Segment Start: INPUT RECORDS
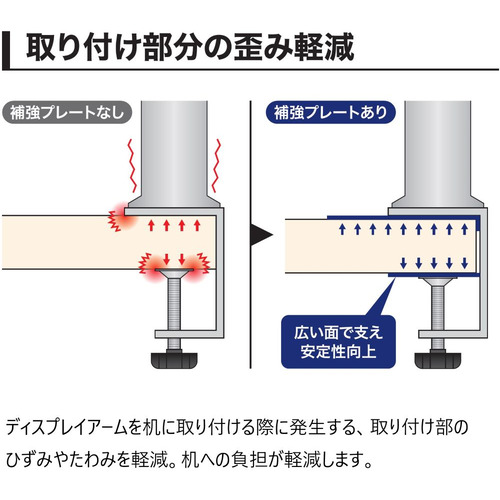 取り付け部分の歪み軽減

補強プレートなし

補強プレートあり

広い面で支え
安定性向上

ディスプレイアームを机に取り付ける際に発生する、取り付け部のひずみやたわみを軽減。机への負担が軽減します。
Segment End: INPUT RECORDS
— TASK TO CARRY OUT —
Without the pictures, restate all the entries above exactly.

— TASK SOLUTION —
 取り付け部分の歪み軽減

補強プレートなし

補強プレートあり

広い面で支え
安定性向上

ディスプレイアームを机に取り付ける際に発生する、取り付け部のひずみやたわみを軽減。机への負担が軽減します。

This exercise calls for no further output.